17th April (Friday).—Having spent last night in a Mexican saddle, our bullock-rug in the sand appeared to me a most luxurious bed.
We hitched in at 5 A.M., and struck water at 9 A.M., which, though muddy in appearance, was not so bad to drink.
I walked ahead with the Judge, who, when sober, is a well-informed and sensible man. Mr Sargent and I are great friends, and, rough as he is, we get on capitally together.
A Mr Ward, with three vehicles—a rival of Mr Sargent’s—is travelling in our company. He drove his buggy against a tree and knocked its top off, to the intense delight of the latter.
We breakfasted under difficulties. The wind being high, it drove up the sand in clouds and spoiled our food. Our travelling companion, Mr ——, is a poor little weakly Israelite, but very inoffensive, although he speaks with a horrible Yankee twang, which Mr Sargent and the Judge are singularly free from.
We went on again at 2 P.M. I had a long talk with a big mulatto slave woman, who was driving one of Ward’s waggons.
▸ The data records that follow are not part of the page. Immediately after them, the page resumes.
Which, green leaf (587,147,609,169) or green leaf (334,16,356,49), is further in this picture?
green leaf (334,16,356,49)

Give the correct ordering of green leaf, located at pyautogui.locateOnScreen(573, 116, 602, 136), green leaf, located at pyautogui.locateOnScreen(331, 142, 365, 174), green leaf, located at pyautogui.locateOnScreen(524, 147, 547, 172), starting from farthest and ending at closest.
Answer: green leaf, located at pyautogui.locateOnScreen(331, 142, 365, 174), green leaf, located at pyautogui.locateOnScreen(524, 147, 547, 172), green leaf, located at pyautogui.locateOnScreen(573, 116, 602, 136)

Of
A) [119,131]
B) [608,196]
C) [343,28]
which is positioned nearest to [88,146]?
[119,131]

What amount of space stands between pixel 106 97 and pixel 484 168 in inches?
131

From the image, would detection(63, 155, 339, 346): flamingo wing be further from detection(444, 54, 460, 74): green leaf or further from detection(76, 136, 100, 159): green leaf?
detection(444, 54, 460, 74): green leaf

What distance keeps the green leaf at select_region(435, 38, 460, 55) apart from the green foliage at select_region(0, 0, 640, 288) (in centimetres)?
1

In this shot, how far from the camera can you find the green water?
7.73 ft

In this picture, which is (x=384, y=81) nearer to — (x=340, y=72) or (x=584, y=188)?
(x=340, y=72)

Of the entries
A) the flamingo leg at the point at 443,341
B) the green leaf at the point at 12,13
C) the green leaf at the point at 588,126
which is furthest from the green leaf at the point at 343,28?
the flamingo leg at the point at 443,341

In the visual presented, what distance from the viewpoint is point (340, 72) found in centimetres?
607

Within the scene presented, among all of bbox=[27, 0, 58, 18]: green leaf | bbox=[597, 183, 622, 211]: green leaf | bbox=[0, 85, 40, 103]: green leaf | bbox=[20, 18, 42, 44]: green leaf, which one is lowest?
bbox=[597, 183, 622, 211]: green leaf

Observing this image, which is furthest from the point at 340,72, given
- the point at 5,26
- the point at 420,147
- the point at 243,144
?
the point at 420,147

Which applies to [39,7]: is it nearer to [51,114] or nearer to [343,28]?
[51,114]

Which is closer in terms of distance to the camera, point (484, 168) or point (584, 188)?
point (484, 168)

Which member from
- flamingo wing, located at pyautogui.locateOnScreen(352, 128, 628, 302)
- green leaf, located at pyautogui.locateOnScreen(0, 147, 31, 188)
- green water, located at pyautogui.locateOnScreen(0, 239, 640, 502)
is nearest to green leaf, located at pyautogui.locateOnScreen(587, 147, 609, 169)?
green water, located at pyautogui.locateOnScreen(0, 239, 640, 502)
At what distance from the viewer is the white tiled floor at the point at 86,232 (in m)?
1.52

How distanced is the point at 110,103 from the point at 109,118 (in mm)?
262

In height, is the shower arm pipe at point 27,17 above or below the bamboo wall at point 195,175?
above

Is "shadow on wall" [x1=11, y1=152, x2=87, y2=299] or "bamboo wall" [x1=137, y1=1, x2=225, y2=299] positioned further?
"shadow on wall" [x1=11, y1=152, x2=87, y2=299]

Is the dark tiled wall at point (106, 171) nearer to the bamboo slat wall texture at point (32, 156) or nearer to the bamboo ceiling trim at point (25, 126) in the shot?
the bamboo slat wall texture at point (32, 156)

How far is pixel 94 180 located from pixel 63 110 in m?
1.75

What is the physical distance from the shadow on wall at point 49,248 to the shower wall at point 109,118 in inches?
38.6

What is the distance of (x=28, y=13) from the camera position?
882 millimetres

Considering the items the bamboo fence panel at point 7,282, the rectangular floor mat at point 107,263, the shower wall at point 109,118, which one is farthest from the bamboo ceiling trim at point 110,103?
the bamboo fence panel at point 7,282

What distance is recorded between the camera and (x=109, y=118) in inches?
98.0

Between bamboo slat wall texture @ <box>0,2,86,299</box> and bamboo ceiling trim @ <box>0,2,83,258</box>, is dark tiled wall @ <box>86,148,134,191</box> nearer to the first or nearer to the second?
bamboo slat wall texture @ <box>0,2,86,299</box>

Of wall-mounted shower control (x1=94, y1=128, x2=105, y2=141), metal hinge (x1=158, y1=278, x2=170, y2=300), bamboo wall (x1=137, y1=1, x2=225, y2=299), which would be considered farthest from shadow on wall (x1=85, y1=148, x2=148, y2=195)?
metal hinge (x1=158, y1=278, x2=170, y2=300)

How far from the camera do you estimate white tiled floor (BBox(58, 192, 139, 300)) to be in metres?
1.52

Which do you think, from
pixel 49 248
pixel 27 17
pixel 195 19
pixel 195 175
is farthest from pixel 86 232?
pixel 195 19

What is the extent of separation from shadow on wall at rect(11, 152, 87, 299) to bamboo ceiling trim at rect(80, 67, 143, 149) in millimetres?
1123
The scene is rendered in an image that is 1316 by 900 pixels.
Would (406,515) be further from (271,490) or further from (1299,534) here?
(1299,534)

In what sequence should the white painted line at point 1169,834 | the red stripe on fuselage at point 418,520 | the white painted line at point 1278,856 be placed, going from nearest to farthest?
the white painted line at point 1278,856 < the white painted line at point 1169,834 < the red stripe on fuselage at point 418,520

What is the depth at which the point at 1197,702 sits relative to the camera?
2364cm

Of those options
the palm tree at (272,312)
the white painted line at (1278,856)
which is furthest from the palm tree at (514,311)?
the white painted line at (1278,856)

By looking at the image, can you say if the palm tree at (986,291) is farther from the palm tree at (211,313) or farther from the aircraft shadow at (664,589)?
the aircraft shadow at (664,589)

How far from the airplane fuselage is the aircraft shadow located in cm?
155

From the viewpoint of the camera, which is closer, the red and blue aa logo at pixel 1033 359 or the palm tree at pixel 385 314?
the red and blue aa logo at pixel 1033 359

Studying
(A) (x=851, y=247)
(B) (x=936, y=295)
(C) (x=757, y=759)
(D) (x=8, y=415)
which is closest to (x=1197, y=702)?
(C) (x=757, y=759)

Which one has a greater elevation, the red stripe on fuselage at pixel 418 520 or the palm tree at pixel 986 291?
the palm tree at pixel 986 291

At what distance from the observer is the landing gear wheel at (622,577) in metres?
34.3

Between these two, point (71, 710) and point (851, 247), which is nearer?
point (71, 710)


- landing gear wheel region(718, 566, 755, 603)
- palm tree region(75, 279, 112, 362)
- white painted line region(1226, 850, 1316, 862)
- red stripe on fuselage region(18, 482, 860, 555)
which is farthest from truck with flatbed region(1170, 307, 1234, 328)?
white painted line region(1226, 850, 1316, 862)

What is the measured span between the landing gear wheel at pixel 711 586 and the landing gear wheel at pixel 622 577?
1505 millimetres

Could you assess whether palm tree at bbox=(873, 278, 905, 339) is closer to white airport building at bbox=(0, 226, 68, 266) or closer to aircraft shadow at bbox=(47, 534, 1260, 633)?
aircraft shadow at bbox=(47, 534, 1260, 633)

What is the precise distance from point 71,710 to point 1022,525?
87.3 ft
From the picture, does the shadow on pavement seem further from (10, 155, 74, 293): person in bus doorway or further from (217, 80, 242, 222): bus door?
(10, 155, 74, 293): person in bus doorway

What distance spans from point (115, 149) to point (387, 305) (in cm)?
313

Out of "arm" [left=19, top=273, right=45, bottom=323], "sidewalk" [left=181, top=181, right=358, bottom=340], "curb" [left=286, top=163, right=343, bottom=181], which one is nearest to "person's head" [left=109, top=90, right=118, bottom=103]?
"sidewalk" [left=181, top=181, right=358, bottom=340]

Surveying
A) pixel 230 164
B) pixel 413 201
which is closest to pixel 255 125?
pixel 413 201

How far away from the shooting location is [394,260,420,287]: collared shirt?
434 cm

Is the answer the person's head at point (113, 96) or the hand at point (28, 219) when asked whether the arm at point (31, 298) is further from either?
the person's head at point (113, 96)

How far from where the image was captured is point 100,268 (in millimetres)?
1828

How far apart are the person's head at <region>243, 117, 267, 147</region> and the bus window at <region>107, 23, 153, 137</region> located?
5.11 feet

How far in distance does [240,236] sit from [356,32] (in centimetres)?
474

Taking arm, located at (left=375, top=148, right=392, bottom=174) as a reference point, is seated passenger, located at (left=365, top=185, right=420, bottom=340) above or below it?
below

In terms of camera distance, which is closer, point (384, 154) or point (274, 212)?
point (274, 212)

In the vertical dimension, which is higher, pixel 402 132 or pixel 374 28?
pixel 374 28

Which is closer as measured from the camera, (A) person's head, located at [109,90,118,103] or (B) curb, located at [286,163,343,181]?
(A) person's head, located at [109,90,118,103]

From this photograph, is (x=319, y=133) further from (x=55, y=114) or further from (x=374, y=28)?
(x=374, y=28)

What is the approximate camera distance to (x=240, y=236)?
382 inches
She told me she had been raised in Tennessee, and that three years ago she had been taken from her mistress for a bad debt, to their mutual sorrow. “Both,” she said, “cried bitterly at parting.” She doesn’t like San Antonio at all, “too much hanging and murdering for me,” she said. She had seen a man hanged in the middle of the day, just in front of her door.
Mr Sargent bought two chickens and some eggs at a ranch, but one of the chickens got up a tree, and was caught and eaten by the Ward faction. Our camp tonight looks very pretty by the light of the fires.